TO DO: Can you write out every one of the records below word for word, leaving out the pictures?

· · ·

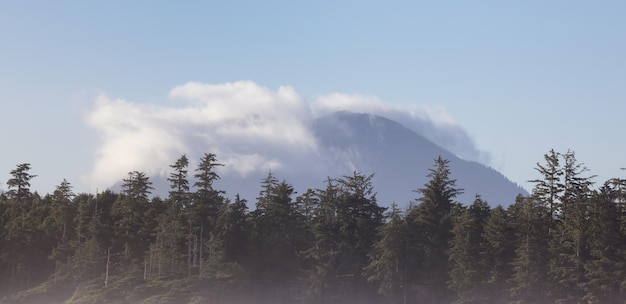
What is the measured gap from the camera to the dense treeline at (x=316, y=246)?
2633 inches

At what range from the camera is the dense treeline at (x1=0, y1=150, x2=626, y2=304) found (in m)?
66.9

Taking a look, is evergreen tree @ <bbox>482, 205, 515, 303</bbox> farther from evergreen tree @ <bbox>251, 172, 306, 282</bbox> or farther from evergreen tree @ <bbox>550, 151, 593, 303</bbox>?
evergreen tree @ <bbox>251, 172, 306, 282</bbox>

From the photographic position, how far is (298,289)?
3334 inches

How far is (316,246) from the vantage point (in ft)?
271

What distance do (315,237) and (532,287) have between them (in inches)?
1056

· · ·

REPLY TO THE TASK:
What is the measured gap from the camera to the dense treeline at (x=316, y=246)?
2633 inches

At what range from the camera is the dense treeline at (x1=0, y1=150, x2=626, y2=304) found (in m)?
66.9

Taking a look, is evergreen tree @ <bbox>482, 205, 515, 303</bbox> farther from evergreen tree @ <bbox>251, 172, 306, 282</bbox> or farther from evergreen tree @ <bbox>550, 151, 593, 303</bbox>?
evergreen tree @ <bbox>251, 172, 306, 282</bbox>

From the photographic position, how far is (298,289)?
3334 inches

How far is (316,246) from the vantage point (in ft)?
271

What distance do (315,237) and (532,287) have between them (in inches)?
1056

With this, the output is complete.